● **Data below**:
• • • • • • •
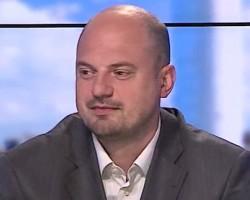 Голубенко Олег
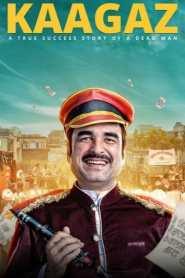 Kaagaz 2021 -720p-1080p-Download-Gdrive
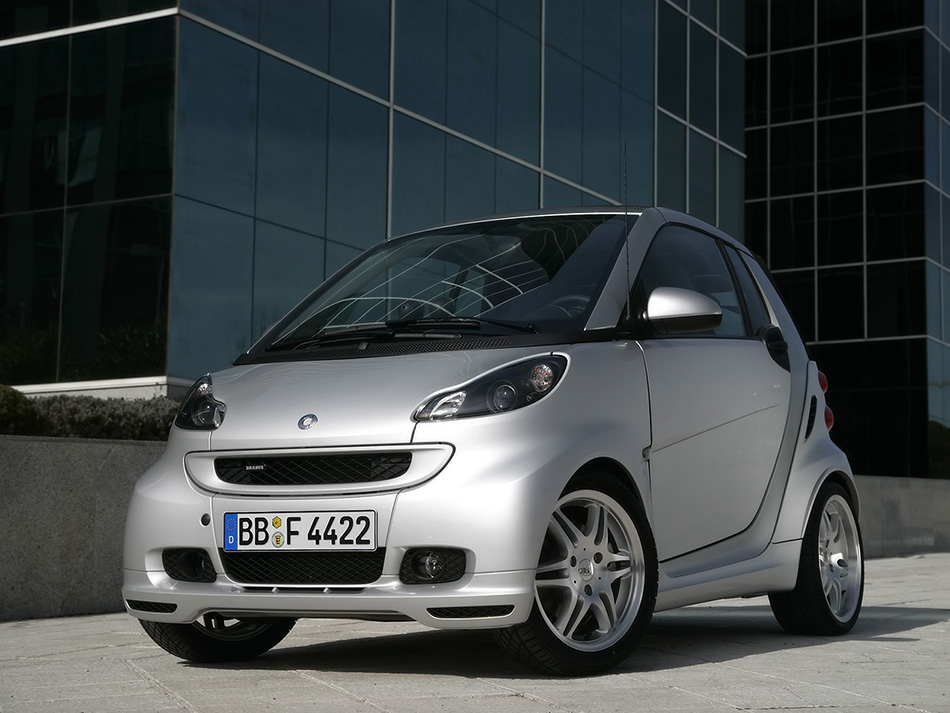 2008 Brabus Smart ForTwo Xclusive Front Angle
• • • • • • •
● **Brief**: Pass over the images and copy the rest of the material above exactly.

● **Worked solution**:
 Голубенко Олег
 Kaagaz 2021 -720p-1080p-Download-Gdrive
 2008 Brabus Smart ForTwo Xclusive Front Angle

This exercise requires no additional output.